原文
▼

京东手机信息爬取（全部手机）

>>>>>>>>>>>>>>>>>>>>>>>>>>>>>>>>>>>>>>>>>>>>>>>>>&gt.

Norni

547人浏览 · 2020-06-04 15:55:00

Norni · 2020-06-04 15:55:00 发布

>>>>>>>>>>>>>>>>>>>>>>>>>>>>>>>>>>>>>>>>>>>>>>>>>>>>>>>>>>>>>>>>>>>>>>>>>>>>>>>

仅学习参考，不可用于商业用途

version_0

说明：单线程爬虫，使用模块为python自带模块,包括urllib，json等

　　　写这个爬虫是为了熟悉urllib的基本使用，包括常用函数.urllib.build_opener()、urllib.parse.urljoin、urllib.parse.quote、urllib.request.urlopen

　　　urllib.request.install_opener()、http.cookiejar、urllib.request.HTTPHandler()、urllib.request.HTTPCookiesProcessor()

　　　请求频率通过random.uniform()，随机选取

　　　本爬虫目前只支持获取手机页面的信息。

　　　所有的图片信息，以链接方式保存。可以使用urllib.request.urlretrieve()下载。

　　　若要构造多线程爬虫，请参考：https://www.cnblogs.com/nuochengze/p/12861358.html

效果预览：

源码如下：

from urllib import request
from urllib import parse
from urllib import error
from http import cookiejar
import re
from pprint import pprint
import time
import random
import json


class JdPhoneInfo(object):
    def __init__(self,key_word):
        self.key_word = key_word

    def get_url(self,key_word,page_num,page_count):
        url_list = list()

▲

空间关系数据
▼

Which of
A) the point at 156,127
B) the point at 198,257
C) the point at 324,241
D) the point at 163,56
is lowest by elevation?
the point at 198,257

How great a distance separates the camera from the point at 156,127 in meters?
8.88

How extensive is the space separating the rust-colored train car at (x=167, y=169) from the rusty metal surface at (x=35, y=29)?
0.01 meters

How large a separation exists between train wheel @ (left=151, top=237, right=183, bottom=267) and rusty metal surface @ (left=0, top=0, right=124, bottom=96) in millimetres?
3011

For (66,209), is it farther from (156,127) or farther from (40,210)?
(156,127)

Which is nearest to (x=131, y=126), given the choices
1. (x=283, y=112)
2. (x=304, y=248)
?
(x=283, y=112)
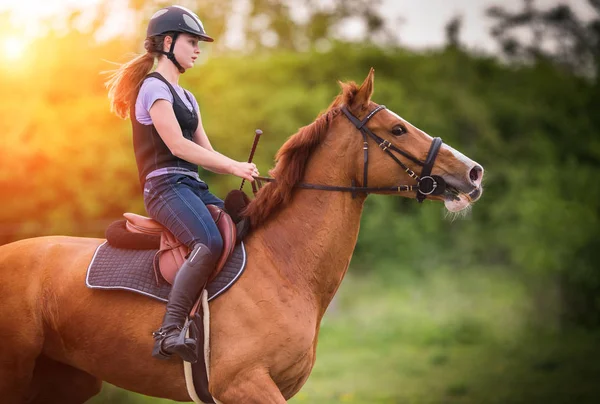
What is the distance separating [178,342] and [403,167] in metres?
1.79

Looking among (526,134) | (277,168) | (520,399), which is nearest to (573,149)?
(526,134)

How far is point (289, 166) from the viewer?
5035mm

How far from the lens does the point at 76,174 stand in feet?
48.5

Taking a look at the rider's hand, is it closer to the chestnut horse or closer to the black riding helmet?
the chestnut horse

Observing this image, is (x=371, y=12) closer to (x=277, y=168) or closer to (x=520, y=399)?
(x=520, y=399)

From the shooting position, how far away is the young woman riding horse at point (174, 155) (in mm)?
4684

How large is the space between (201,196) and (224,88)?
13.2 metres

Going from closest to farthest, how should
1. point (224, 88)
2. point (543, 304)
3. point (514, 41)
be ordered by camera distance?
point (543, 304) → point (224, 88) → point (514, 41)

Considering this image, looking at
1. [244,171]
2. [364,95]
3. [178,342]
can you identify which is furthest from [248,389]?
[364,95]

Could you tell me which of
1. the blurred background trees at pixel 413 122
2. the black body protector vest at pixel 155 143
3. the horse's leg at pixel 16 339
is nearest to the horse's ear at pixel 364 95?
the black body protector vest at pixel 155 143

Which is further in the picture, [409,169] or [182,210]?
[409,169]

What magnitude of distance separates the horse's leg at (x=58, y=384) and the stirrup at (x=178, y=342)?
3.80ft

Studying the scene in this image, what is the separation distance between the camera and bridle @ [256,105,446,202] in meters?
4.96

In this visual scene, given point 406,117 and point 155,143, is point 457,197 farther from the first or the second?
point 406,117
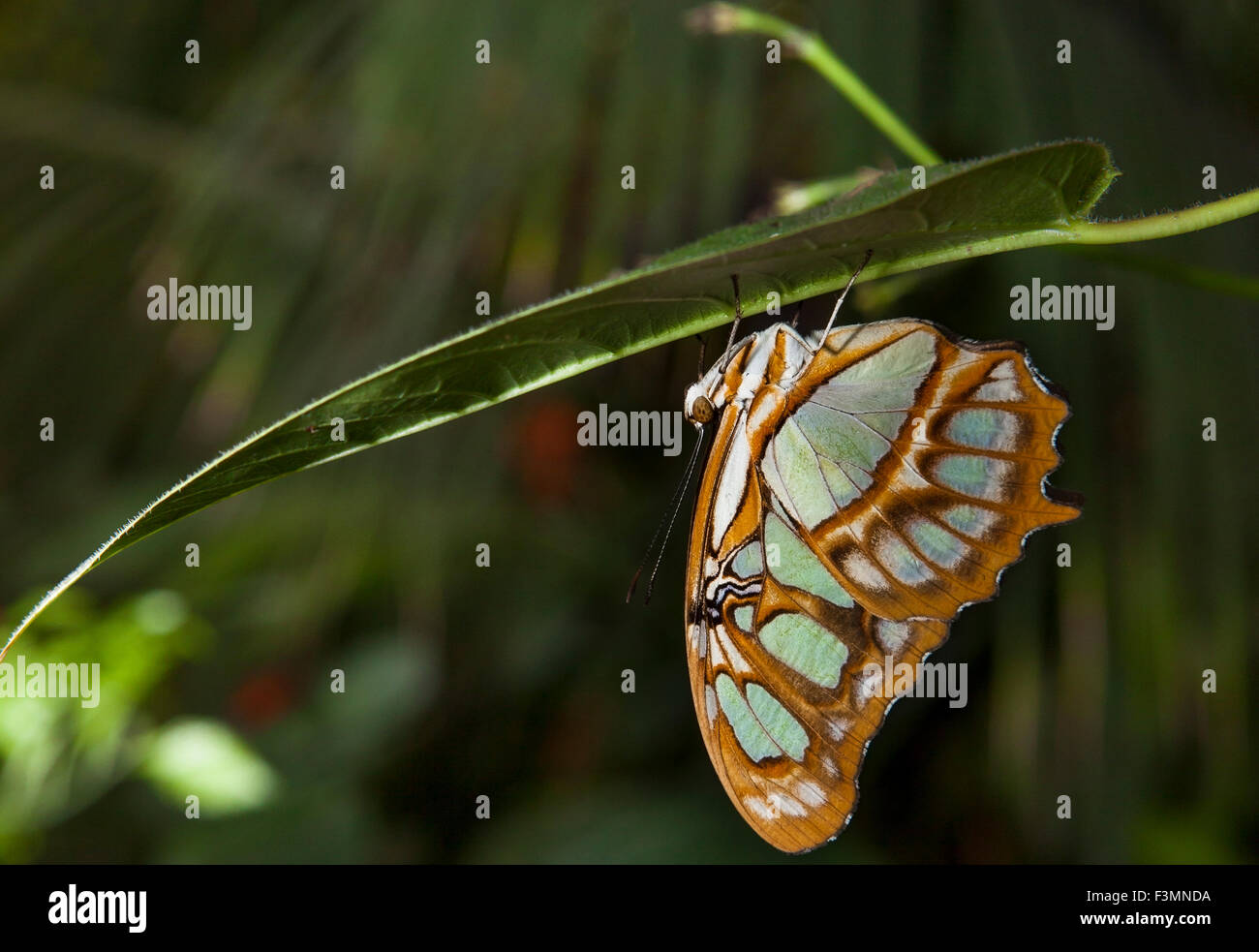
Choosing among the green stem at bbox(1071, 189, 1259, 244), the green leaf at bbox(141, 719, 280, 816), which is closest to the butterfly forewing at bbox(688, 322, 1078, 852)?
the green stem at bbox(1071, 189, 1259, 244)

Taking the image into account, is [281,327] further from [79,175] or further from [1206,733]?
[1206,733]

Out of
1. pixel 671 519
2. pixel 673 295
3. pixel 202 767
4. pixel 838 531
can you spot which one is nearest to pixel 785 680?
pixel 838 531

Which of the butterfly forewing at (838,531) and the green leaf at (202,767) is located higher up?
the butterfly forewing at (838,531)

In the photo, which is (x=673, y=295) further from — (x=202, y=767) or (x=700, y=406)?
(x=202, y=767)

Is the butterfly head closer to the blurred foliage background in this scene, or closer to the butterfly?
the butterfly

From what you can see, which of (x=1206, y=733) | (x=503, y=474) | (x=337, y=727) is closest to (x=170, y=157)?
A: (x=503, y=474)

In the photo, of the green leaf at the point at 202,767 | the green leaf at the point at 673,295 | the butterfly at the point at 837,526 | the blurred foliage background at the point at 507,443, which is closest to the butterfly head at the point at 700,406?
the butterfly at the point at 837,526

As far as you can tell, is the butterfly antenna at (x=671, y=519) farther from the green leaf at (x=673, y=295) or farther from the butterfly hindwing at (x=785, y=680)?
the green leaf at (x=673, y=295)
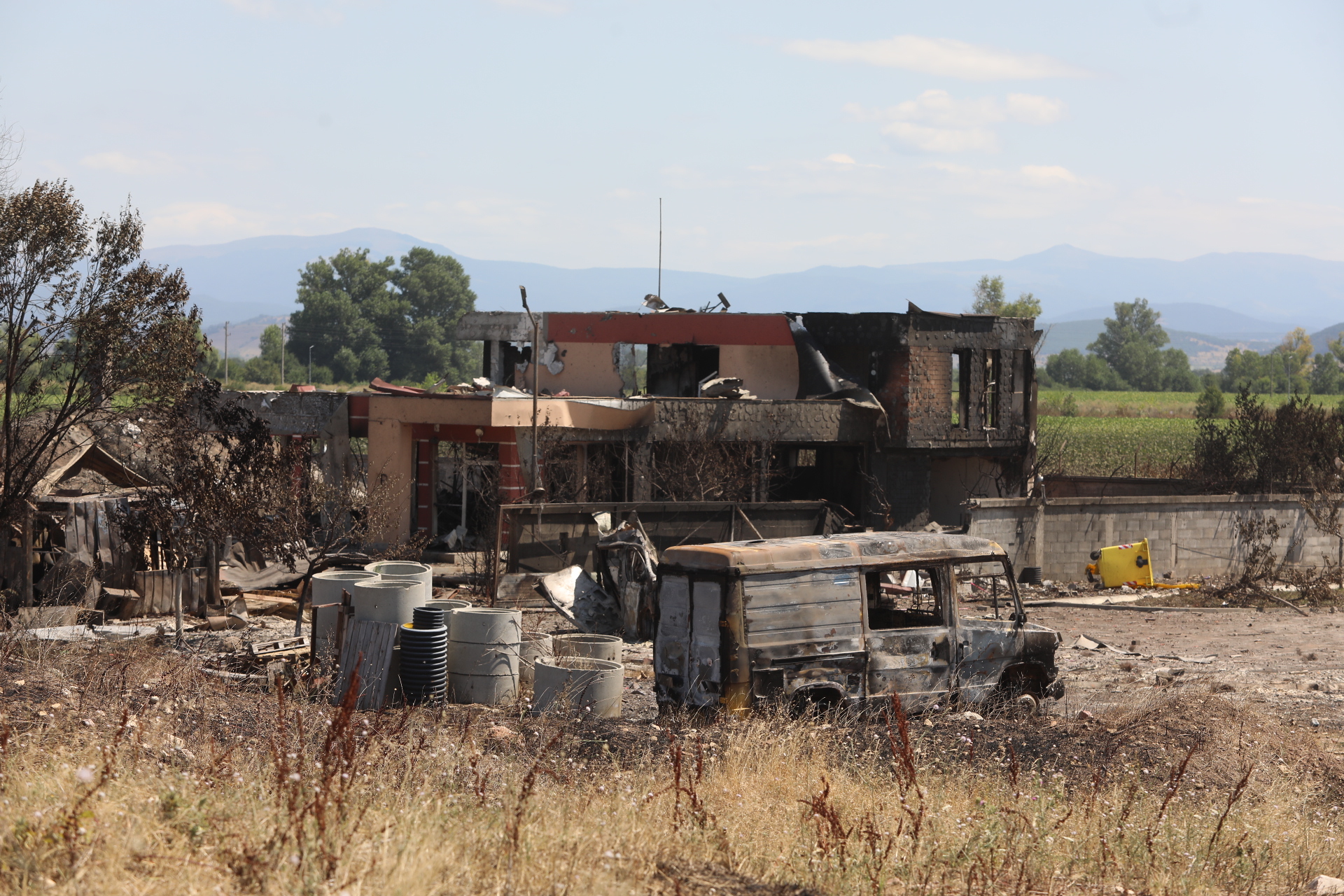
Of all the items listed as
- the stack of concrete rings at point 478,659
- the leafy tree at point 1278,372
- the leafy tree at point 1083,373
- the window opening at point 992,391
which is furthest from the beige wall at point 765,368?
the leafy tree at point 1278,372

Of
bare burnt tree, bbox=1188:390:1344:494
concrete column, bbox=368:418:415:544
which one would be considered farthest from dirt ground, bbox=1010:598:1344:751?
concrete column, bbox=368:418:415:544

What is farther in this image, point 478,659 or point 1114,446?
point 1114,446

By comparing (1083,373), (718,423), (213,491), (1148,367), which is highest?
(1148,367)

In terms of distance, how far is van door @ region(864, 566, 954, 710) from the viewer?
35.1 ft

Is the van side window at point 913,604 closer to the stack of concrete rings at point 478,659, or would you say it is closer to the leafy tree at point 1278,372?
the stack of concrete rings at point 478,659

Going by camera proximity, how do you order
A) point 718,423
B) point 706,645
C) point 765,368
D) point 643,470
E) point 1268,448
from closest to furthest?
point 706,645 < point 643,470 < point 718,423 < point 765,368 < point 1268,448

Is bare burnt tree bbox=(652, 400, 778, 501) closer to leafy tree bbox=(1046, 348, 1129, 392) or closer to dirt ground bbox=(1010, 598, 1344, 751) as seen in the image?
dirt ground bbox=(1010, 598, 1344, 751)

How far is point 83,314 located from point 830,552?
13.8 metres

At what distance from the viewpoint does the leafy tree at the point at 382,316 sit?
11394cm

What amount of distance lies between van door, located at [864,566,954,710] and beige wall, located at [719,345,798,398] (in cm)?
2063

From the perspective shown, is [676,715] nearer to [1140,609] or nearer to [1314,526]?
[1140,609]

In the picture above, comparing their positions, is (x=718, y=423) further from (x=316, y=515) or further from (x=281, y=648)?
(x=281, y=648)

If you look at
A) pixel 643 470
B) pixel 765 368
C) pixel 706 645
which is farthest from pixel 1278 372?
pixel 706 645

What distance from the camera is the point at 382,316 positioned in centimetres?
11712
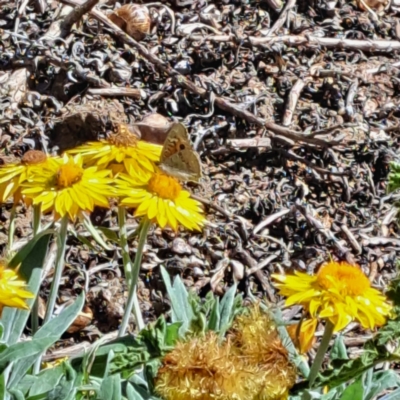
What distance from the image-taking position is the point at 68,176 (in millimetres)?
2391

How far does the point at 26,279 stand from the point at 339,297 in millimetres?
955

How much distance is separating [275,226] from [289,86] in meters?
0.87

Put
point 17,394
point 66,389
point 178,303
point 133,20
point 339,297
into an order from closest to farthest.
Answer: point 339,297
point 66,389
point 17,394
point 178,303
point 133,20

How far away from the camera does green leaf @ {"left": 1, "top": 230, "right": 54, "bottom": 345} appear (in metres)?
2.51

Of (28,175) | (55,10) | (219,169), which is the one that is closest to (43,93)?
(55,10)

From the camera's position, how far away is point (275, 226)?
3818 mm

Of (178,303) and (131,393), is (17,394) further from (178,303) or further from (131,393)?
(178,303)

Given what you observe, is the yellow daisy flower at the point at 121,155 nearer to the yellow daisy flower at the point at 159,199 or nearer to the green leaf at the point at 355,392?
the yellow daisy flower at the point at 159,199

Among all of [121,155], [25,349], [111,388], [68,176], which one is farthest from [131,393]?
[121,155]

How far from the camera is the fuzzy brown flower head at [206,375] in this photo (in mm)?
1895

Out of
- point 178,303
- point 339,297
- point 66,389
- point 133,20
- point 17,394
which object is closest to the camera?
point 339,297

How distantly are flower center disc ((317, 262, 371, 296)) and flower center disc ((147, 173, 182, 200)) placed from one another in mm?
535

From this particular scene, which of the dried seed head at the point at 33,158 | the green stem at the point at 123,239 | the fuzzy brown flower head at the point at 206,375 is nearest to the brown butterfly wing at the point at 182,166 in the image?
the green stem at the point at 123,239

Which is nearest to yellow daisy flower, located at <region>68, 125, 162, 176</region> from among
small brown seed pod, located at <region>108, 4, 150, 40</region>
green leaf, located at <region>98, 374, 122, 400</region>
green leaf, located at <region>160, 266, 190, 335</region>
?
green leaf, located at <region>160, 266, 190, 335</region>
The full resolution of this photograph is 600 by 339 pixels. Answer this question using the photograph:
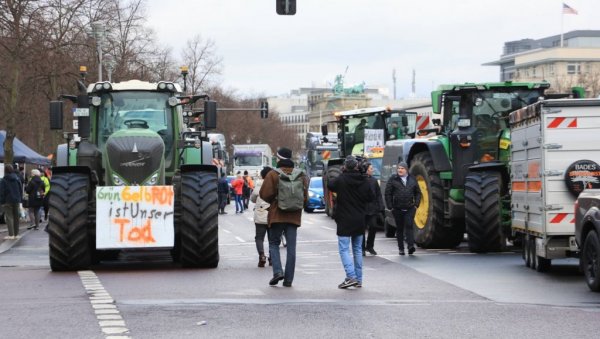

▲

练习任务
(a) 在京东手机信息爬取一文中，爬虫的请求频率靠哪个函数随机选取？
(b) 接着京东手机信息爬取一文的末尾，把源码续写下去。

参考答案
(a) random.uniform()

(b)
        url_base = "https://search.jd.com/s_new.php?keyword=%E6%89%8B%E6%9C%BA&page=2&s=30"
        while page_num<page_count:
            info = {
                "keyword":key_word,
                "page":page_num+1,
                "s":page_num*30,
            }
            url_ = "s_new.php?"+parse.urlencode(info)
            url = parse.urljoin(base=url_base,url=url_)
            url_list.append(url)
            page_num += 1
        return url_list

    def parse_info(self,html_str):
        """获取整页的响应信息，包括page_count,page_current"""
        page_info = dict()
        # 获取页面总数
        page_count = re.compile(r'page_count:\"(.*?)\"',re.S).findall(html_str)
        page_info["page_count"] = int(page_count[0]) if page_count else None
        # 获取页面当页数
        page_current = re.compile(r'page:"(.*?)",page_count',re.S).findall(html_str)
        page_info["page_current"] = int(page_current[0]) if page_count else None
        # 获取所有的产品信息
        page_info["product_list"] = list()
        product_info_list = re.compile(r'class="p-img"(.*?)class="p-icons"', re.S).findall(html_str)
        ## 获取单个产品的信息
        for one_product_info in product_info_list:
            info = dict()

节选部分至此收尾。